Вот так мы и жили себе поживали, тихо да мирно, когда осенью 1764 года до нас дошли жуткие слухи из городка Лангонь, что находится в верховьях реки Алье, по другую сторону гор Маржерид, примерно в 10 лье к юго-востоку от нас. Тогда я еще плохо знал мой край, вернее, я не знал ничего, кроме дороги, связывавшей Сог и Сен-Шели. Но теперь мне было бы трудно рассказать мою историю, не указывая расстояний между различными селениями и не прокладывая мысленно маршрут. Ведь за 40 лет, что я провел на этих дорогах с моими повозками и мулами, я так привык измерять все километрами и лье. Легко сказать, но у меня за плечами 42 года путешествий по Жеводану и огромное количество доставленных грузов (иногда на ярмарку у подножия Мон-Шове мне доводилось доставлять от 4 до 5 тысяч различных ящиков, коробок, корзин и вьюков).

Итак, повторяю, мы жили тихо и мирно, хотя и были плохо одеты, да и сыты бывали далеко не всегда. Мы ведать не ведали не только о благополучии, но и о достатке, но страдают ли люди от того, что у них нет чего-то, о чем они не знают? Стаканчик доброго винца, немножко сахара-сырца, цветной платок на шею – вот что мы считали роскошью и чему несказанно радовались.

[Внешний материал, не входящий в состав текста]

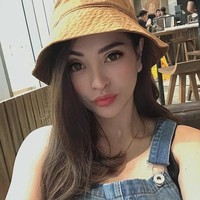 Pada saat itu, Aska Ongi sudah hamil empat bulan. Kemudian dia menikah dengan Aliff Alli, namun pernikahan itu hanya bertahan enam bulan. Foto: Instagram Aska Ongi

Старики нам много рассказывали о массовых убийствах, ужасных грабежах и жутких пожарах, что происходили в наших краях во время восстания камизаров, причем они говорили, что злодеяния творили как черные камизары, то есть гугеноты, так и белые камизары, молодые дворяне-католики. Мы знали, что в Южном Жеводане около двухсот деревень и селений были «освобождены», или, как тогда говорили, «избавлены» от протестантов, а вернее сказать, эти деревни были стёрты с лица земли, а жители либо уничтожены, либо принуждены силой перейти в католическую веру, и сделано это было столь умело, что у нас вообще не осталось еретиков. Правда, произошло все это полвека назад, а когда тебе шестнадцать, полвека кажется немыслимым сроком!

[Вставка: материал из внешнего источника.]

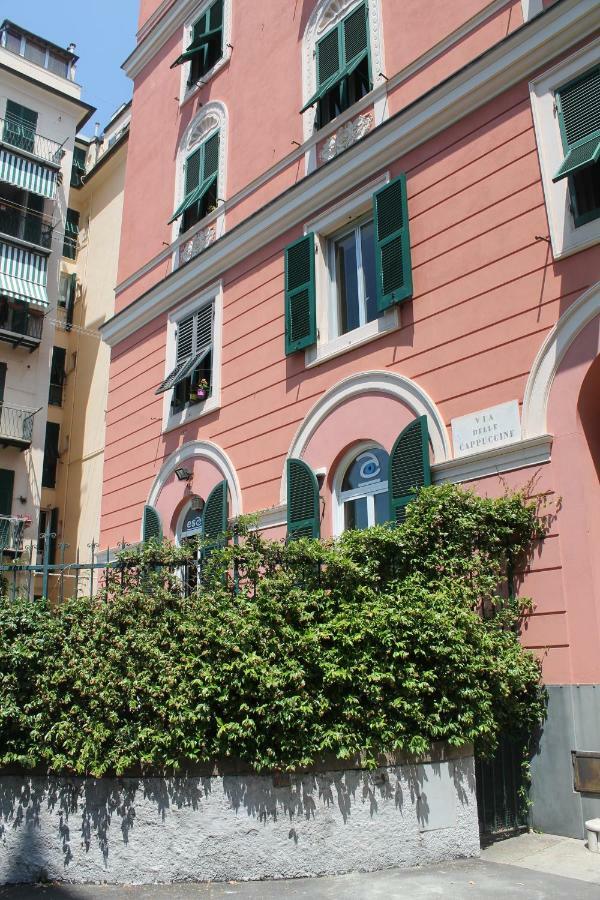 Appartamento In Centro Zona Fiera,Davanti Al Galliera Genoa Luaran gambar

Рассказывали старики еще и о чуме 1721 года, о появлении в Лангони знаменитого разбойника Мандрена и его шайки, а также о бунтах и волнениях в соседних городках, таких, как Сервьер, Сен-Шели и Мальзие, вызванных тем, что ученикам мастеров и подмастерьям за патент ремесленника и звание мастера установили слишком высокую плату. Но все это было нам известно лишь по рассказам старших...

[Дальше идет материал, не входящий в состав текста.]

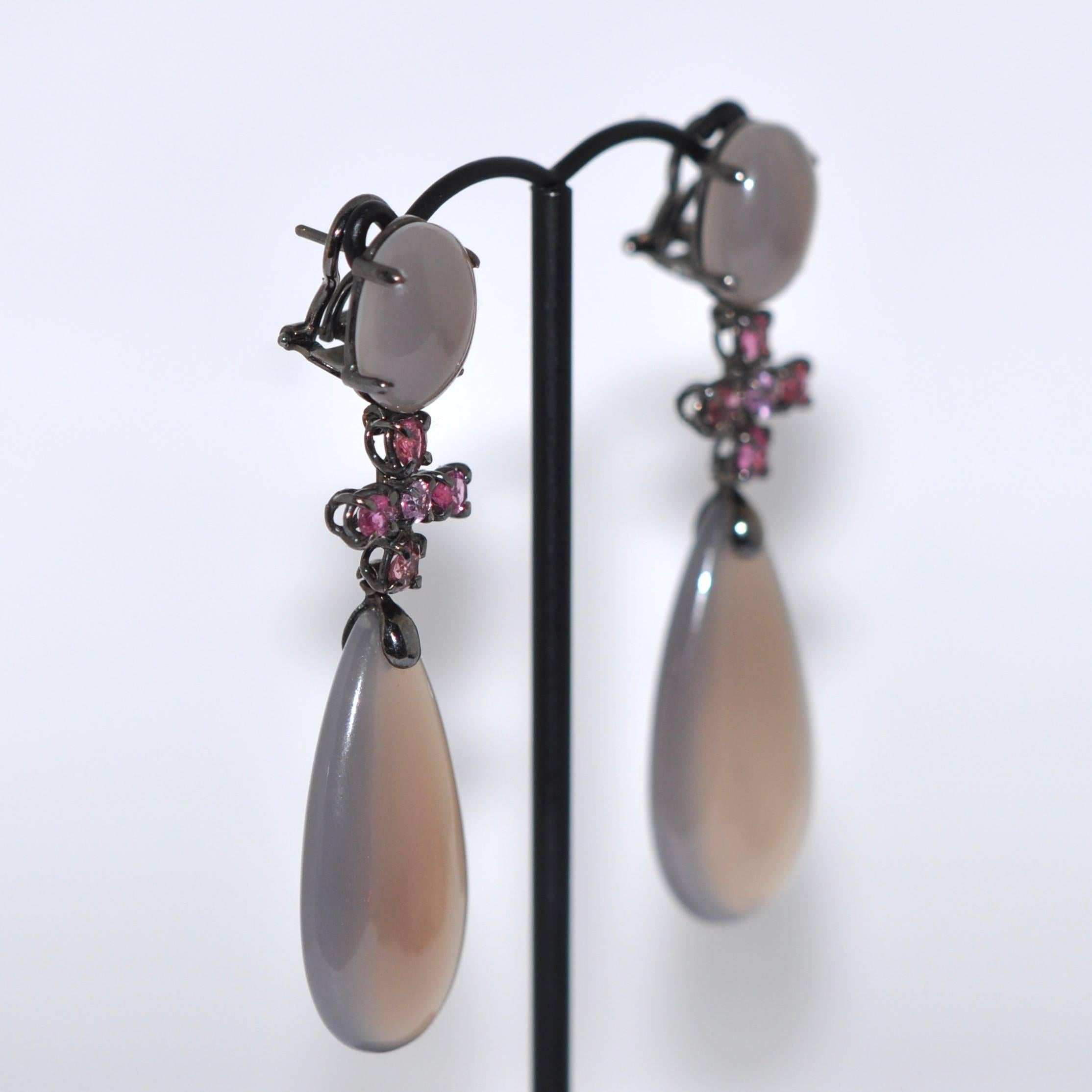 Discover this Grey Agate and Tourmaline, Black Gold Chandelier Earrings.
Grey Agate
Tourmaline
Black Gold 18 Carat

Недород 1748-1750 годов, напротив, оставил в умах моих сверстников ужасные воспоминания. Я был зачат и рожден в тот страшный период, я был, так сказать, дитя голода. Чтобы раздобыть зерна для сева и дотянуть до нового урожая, мой отец был вынужден продать двух коров (а в то время у него и было-то всего две). Матушка выносила меня, родила и выкормила, хотя и она, и отец, и моя сестренка Жюльена, после моего рождения оторванная от материнской груди, в течение долгих месяцев питались лишь овсяной кашей да травой. Она, моя матушка, превратилась в бледную тень, в тихое, незаметное, слабое, измученное существо и так никогда и не оправилась от потрясения. В те времена, когда начинается моя история, настоящей хозяйкой в доме, хранительницей очага стала моя старшая сестра Жюльена, оставившая матери право молиться и утешать детей, когда те прибегали к ней со своими синяками и обидами.